The National Hospital Insurance Fund (NHIF) will cut down some services offered under its cover.

The services include overseas treatment for special surgeries, rehabilitation for drugs and substance abuse, emergency road evacuation, and imaging services such as X-RAYS, CT scans, and MRI. 

NHIF Chief Executive Officer Peter Kamunyo stated that patients will now be required to exhaust other sources of income before using NHIF to pay for the mentioned services.

“Once the patients exhaust their private cover while seeking treatment for those packages, we will pay the remainder of the fees,” Kamunyu reiterated.

He further explained that paying for the special service would make the current model unsustainable.

According to the Health Financing Reforms Expert Panel Report, the national health fund registered loss when catering for specialized surgery and major surgery.

The average costs per claim range between Ksh263,000 and Ksh86,592 respectively.

In 2018/2019, NHIF paid claims worth Ksh22 billion to private hospitals, Ksh8 billion to mission facilities, and Ksh7 billion to public hospitals.

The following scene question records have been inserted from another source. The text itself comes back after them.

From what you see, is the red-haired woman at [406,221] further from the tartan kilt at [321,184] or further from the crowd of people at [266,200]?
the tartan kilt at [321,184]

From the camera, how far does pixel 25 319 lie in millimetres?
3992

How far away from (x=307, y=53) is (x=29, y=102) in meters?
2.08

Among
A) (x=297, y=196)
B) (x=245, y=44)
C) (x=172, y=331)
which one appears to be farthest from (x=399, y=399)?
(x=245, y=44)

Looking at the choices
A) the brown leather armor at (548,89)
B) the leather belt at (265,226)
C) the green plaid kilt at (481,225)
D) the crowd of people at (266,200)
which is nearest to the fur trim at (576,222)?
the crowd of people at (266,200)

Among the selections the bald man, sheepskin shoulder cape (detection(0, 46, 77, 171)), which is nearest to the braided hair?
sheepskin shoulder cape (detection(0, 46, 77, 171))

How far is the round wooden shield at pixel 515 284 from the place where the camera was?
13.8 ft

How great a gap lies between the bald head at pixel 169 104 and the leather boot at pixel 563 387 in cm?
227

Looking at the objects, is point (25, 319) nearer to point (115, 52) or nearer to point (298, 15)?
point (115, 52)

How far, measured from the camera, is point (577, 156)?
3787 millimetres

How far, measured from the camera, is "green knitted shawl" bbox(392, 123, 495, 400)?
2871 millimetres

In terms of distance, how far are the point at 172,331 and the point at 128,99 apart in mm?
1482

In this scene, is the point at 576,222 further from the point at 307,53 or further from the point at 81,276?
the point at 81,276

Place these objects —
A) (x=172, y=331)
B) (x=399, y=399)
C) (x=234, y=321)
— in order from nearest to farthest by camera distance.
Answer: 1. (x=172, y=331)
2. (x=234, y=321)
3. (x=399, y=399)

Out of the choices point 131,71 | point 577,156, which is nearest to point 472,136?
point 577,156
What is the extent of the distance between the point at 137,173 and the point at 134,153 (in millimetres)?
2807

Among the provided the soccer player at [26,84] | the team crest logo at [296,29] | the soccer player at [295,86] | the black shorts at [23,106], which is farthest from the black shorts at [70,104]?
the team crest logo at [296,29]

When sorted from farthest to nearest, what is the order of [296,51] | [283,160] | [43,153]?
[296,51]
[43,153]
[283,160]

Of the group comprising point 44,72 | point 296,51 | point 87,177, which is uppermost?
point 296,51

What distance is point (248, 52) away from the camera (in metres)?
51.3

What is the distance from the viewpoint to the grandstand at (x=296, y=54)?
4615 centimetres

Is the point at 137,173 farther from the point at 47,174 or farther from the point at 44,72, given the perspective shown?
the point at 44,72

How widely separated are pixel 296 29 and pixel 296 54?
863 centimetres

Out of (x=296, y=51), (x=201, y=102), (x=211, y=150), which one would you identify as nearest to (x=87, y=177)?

In the same period, it spent Ksh17.7 billion for specialized treatment including flying patients abroad.

The NHIF boss stated that although the company covers the majority of the country’s population, the maximum contribution stands at Ksh1700 and the average contribution is Ksh500 per person.

“Employees contribute through statutory deductions but half of them pay less than Ksh500, which means half of them pay the same as those in informal sectors,” NHIF CEO remarked.

NHIF raised concern over the high number of Kenyans defaulting on their monthly subscription. Out of 10million subscribers, only 5million duly pay for their remittance with most only paying for the fund when they need it.